Let us separate I like the fight our brothers abroad are fighting.. We anglophone students are so sure to school for our lives and remain jobless because of the maltreatment we get from our LA francophone government . WE WANT SEPARATION. ..
A luta continua but the diplomatic wedge must be robust
Those who commented here that members of the diaspora are misleading Ambazonians back at home by causing them to miss work and school while they do go to school an make money outside Ambazonia, here are folks who took off work to be in NY in extremely extremely bitterly cold winter weather to fight for BSC/AMB freedom. A few weeks ago, some of these same folks missed work and lost wages/income to travel the distance out of town to Hagerstown to fight for our freedom. The combined loss of wages/income for these participants is huge, but worth the fight. Some attendees also came from Europe, though inadvertently not mentioned in the article. Soon some will make things up about an imaginary nonexistent fight for “so called” government positions Mop no get Sunday!

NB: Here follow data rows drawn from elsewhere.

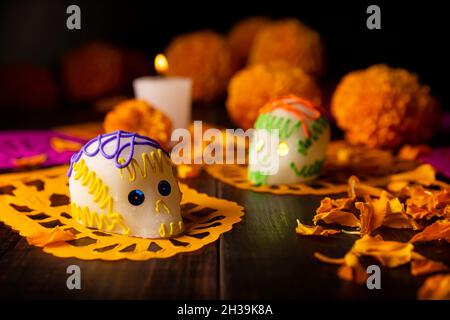 Zuckerschädel mit Kerze, Crepasuchil-Blüten oder Ringelblume und Papel Picado. Dekoration traditionell in Altären für die Feier des Tages verwendet Stockfoto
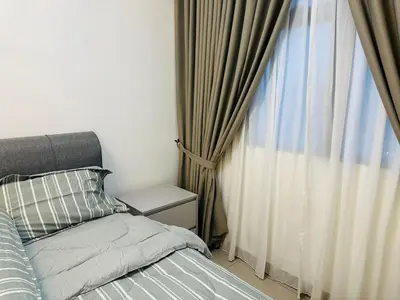 a bedroom with a bed next to a window at Sentul Home Condo-KLCC View with 3bed,3bath, cooking allowed in Kuala Lumpur
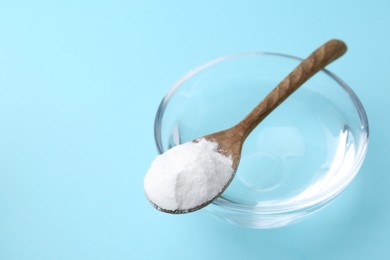 Photo of Glass of water and baking soda on light blue background, closeup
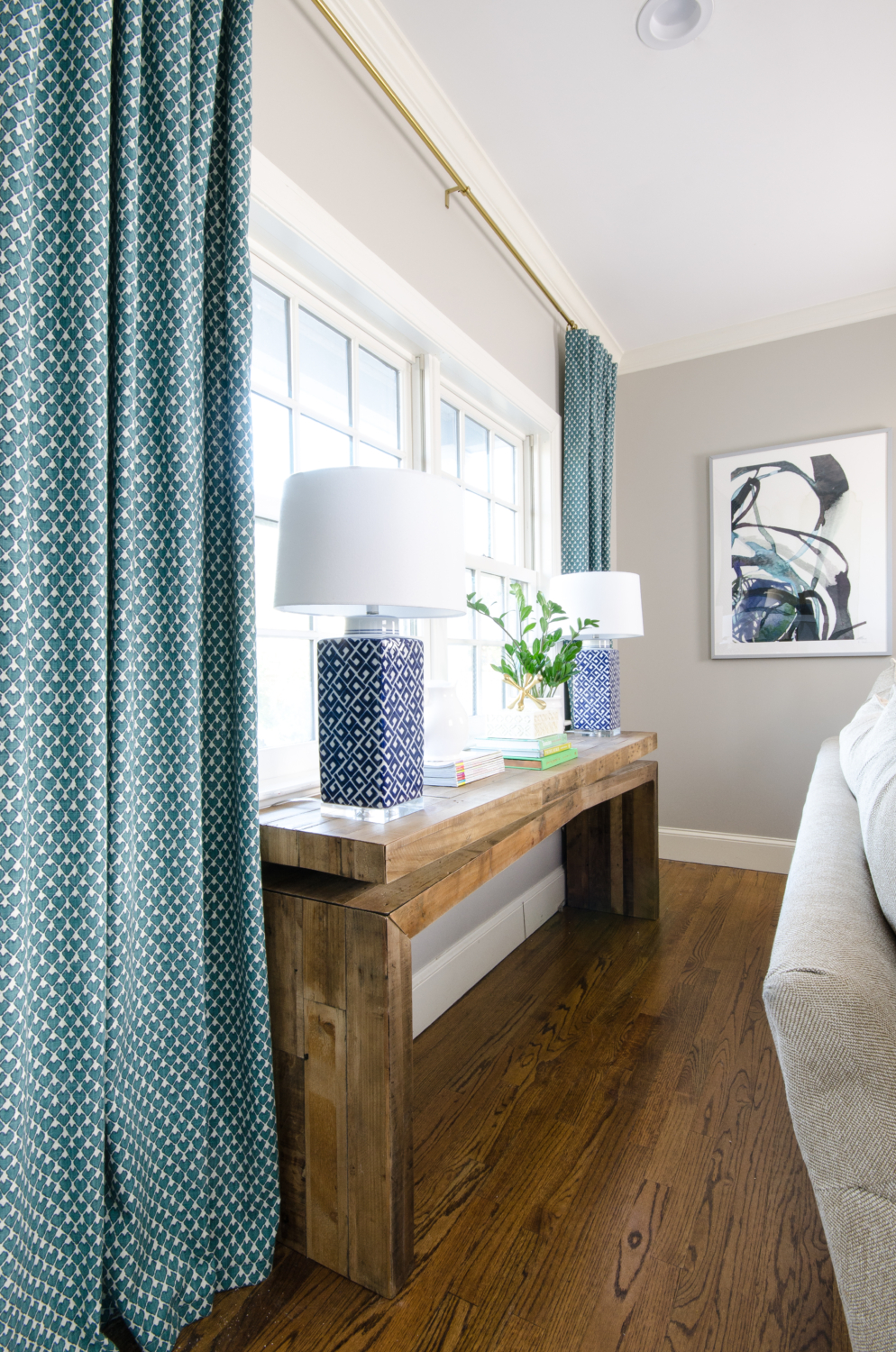 A stylish family room that's both chic and family-friendly featuring neutral furniture and thoughtful pops of color. Features an oversized English roll arm sofa, a tufted daybed / backless sofa that divides the room into two seating areas, and reclaimed wood accent tables to balance traditional and rustic.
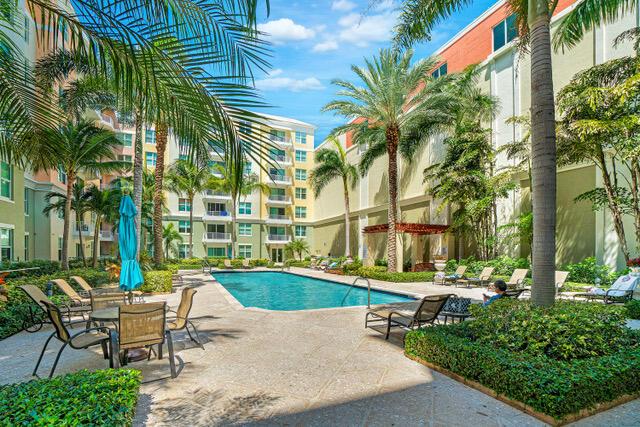 community pool with a patio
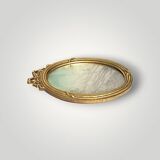 Antique oval wall mirror in gilded resin – Louis XVI knot –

Chares: i don’t think you can make this comparison, those kids home haven’t been to school since December, the cold in diaspora is better than the kidnap, torture and killings our brothers and sisters face back home.
I just think we have the wrong strategy, if you want independence pick up arms and defend all strategic positions, now LRC has militarised southern cameroon, how do you plan to get the independence? No country will give up part of it’s territory without a serious fight.